**Challenge 1**
Answer these questions using the article on 401(k) matching for student loans:
(a) What was the approximate student loan debt load in the United States in 2022?
(b) In what year did the IRS release its Private Letter Ruling on 401(k) matching for student loans?
(c) What percentage matching contribution does that ruling allow the employer to make?
**Challenge 2**
In the article on 401(k) matching for student loans, shorten the paragraph beginning "The IRS released a Private Letter Ruling" into one sentence that keeps its main facts.

**Excerpt to read**
401(k) Match for Student Loan Repayments: What You Need to Know

In 2022, the student loan debt load in the United States stood at approximately $1.76 trillion. Student loan debt can hamper people’s ability to adequately save for retirement.

People across all age groups struggle to balance student debt and saving for retirement. A study conducted by CNBC and Acorns found that 81% of people with student loans have needed to delay important life goals, such as buying a home or retirement.

Americans may focus on repaying student debt over contributing to a retirement savings account, like a 401(k), but the Internal Revenue Service (IRS) has opened the door for employers to offer a new kind of benefit. While paying off your student loans, your employer might be able to make a matching contribution to your 401(k). A new law will also make this option more accessible to employers.

Key Takeaways

  • In 2018, the Internal Revenue Service (IRS) released a Private Letter Ruling (PLR) in response to an employer inquiring about 401(k) matching for student loans. The IRS ruled that the employer could make 401(k) contributions for employees who are paying off student debt and unable to make their own direct 401(k) contributions.
  • The PLR is a ruling in response to a request from a specific employer. The ruling does not automatically apply to all employers.
  • The SECURE 2.0 Act law will solidify this employee benefit, allowing employers to match retirement contributions for workers who are paying off their student loans.

Employers Can Match Employee Student Loan Repayments with 401(k) Contributions

The IRS released a Private Letter Ruling (PLR) in 2018 allowing a specific employer to match employee student loan repayments with 401(k) contributions. The ruling allows that employer to make a 5% matching contribution to eligible employees’ 401(k)s. The employees must make a 2% payment toward their student loans during the same pay period.

This ruling only applies to one specific employer, but it has allowed other employers to follow suit and pursue their own PLRs.

The ruling clarified that the employer’s 401(k) matching proposal would not violate the “contingent benefit” prohibition, which bans employers from making other employee benefits contingent on 401(k) elective deferrals.


Ask your employer if they offer 401(k) matching for your student loan repayments. Some employers, like Abbott Laboratories, have started offering 401(k) matching and student loan repayment programs.

Tax Benefits for the Employer

Employers can offer student loan repayment programs as a recruiting and retention tool.

Excerpts from a spatial dataset
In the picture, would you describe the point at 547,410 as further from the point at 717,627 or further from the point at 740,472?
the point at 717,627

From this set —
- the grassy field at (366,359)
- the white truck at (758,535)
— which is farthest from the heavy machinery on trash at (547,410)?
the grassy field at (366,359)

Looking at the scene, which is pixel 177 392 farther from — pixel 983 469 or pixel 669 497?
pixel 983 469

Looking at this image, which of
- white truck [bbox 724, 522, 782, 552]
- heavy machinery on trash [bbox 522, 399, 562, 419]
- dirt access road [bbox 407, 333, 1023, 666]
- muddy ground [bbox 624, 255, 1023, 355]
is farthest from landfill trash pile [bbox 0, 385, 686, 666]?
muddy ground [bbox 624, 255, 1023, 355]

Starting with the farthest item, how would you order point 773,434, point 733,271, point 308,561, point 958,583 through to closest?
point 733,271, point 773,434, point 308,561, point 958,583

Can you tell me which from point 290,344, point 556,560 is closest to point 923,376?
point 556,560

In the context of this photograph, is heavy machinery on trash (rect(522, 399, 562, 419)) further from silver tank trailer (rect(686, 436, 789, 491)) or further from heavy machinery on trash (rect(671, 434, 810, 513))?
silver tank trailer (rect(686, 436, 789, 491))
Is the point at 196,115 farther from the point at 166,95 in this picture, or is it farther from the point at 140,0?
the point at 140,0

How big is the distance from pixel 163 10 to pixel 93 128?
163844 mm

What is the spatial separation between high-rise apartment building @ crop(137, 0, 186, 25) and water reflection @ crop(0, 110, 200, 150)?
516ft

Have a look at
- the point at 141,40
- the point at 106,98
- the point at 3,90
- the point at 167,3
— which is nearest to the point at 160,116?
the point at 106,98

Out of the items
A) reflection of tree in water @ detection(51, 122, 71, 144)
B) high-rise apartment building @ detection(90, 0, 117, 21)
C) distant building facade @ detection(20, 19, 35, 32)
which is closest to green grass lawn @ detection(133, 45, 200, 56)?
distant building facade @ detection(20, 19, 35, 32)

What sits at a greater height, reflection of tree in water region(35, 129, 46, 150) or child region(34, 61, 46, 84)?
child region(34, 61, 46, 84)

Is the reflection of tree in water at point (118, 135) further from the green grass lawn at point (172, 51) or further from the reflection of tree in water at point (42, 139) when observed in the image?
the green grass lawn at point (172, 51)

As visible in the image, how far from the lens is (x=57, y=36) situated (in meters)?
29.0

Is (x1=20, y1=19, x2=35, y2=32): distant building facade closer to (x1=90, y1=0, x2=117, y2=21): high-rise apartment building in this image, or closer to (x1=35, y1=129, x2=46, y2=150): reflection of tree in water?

**Right answer 1**
(a) Approximately $1.76 trillion.
(b) 2018.
(c) 5%.

**Right answer 2**
A 2018 IRS Private Letter Ruling lets one specific employer put a 5% matching contribution into eligible employees' 401(k)s when they pay 2% toward their student loans in the same pay period.